** RECORDS FOR THE TASK follows **

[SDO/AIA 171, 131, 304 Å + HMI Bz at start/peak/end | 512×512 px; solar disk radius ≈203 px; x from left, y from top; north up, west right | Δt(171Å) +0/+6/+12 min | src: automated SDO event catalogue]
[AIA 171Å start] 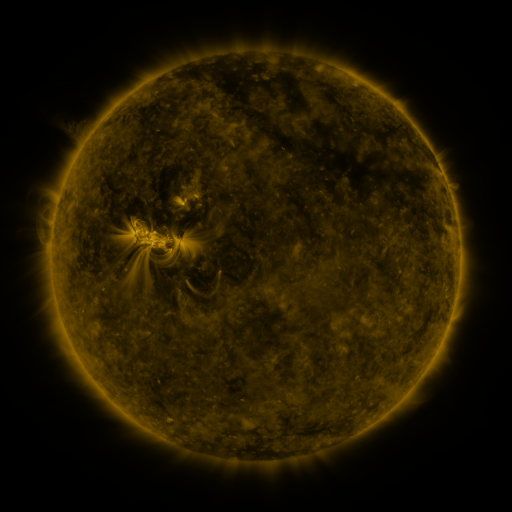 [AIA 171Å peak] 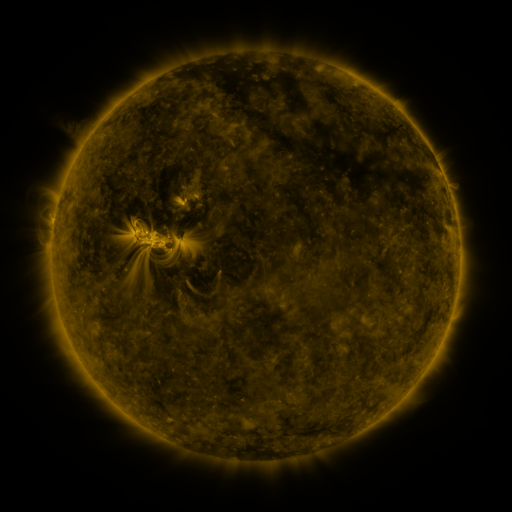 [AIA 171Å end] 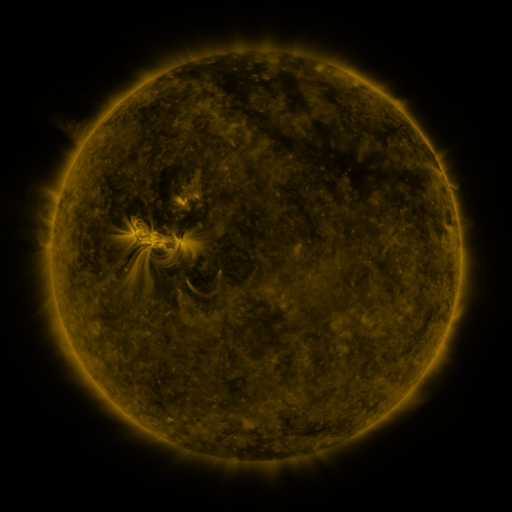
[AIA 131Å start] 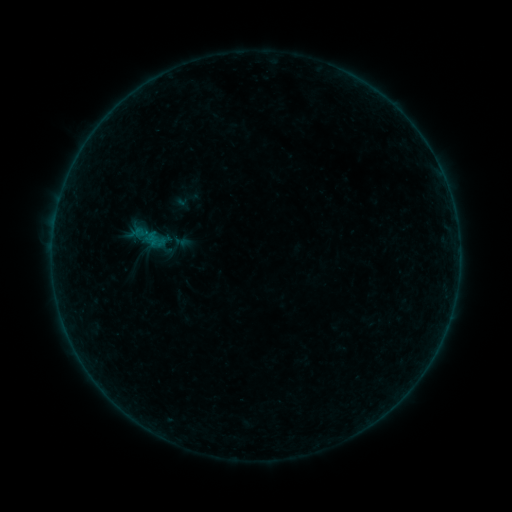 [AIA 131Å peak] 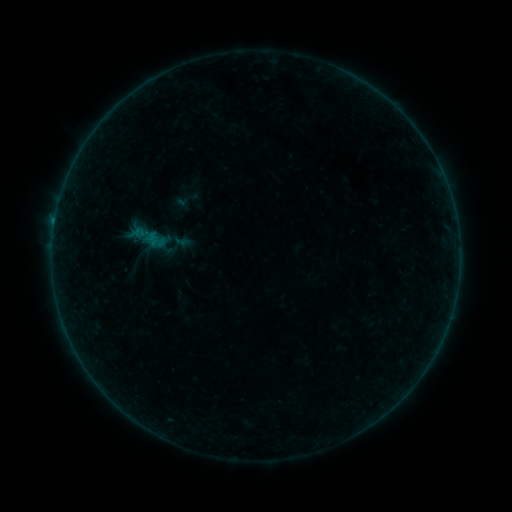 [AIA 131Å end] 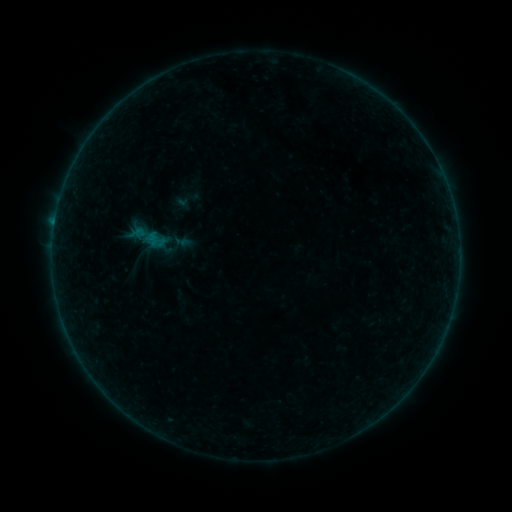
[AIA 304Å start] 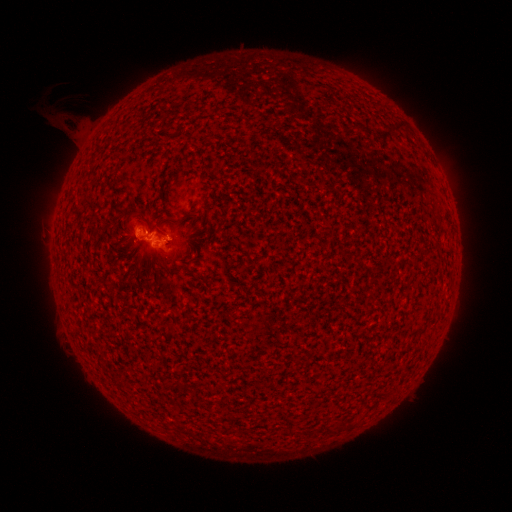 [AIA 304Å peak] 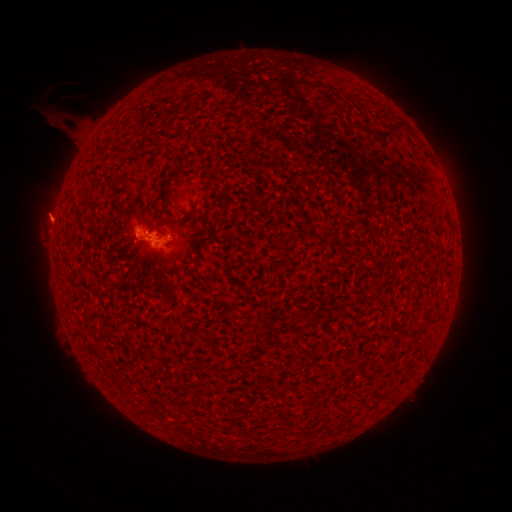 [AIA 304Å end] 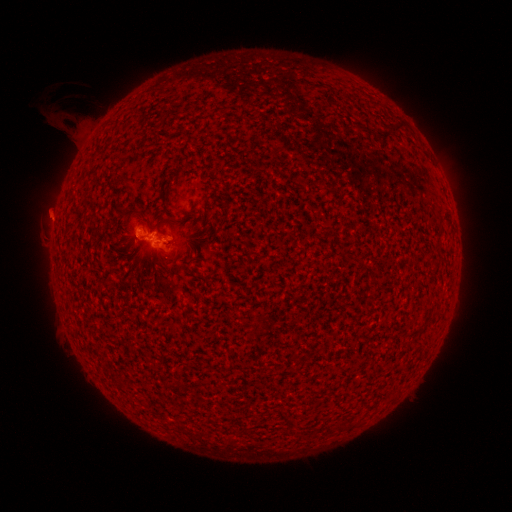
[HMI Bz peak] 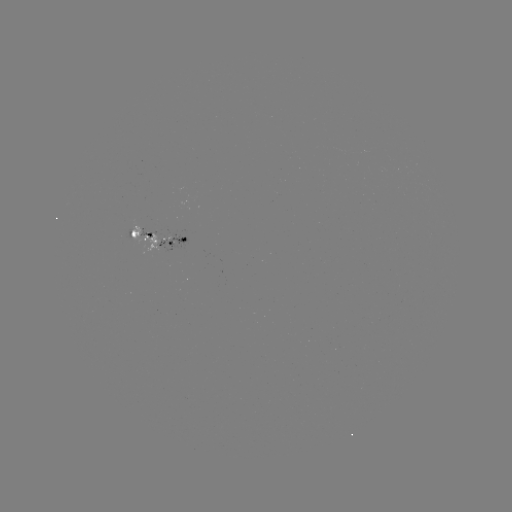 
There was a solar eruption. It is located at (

** End of RECORDS FOR THE TASK **

| WORK REQUIRED |
Check the lines above and copy each one that includes "solar".

| RESPONSE AREA |
[SDO/AIA 171, 131, 304 Å + HMI Bz at start/peak/end | 512×512 px; solar disk radius ≈203 px; x from left, y from top; north up, west right | Δt(171Å) +0/+6/+12 min | src: automated SDO event catalogue]
There was a solar eruption. It is located at (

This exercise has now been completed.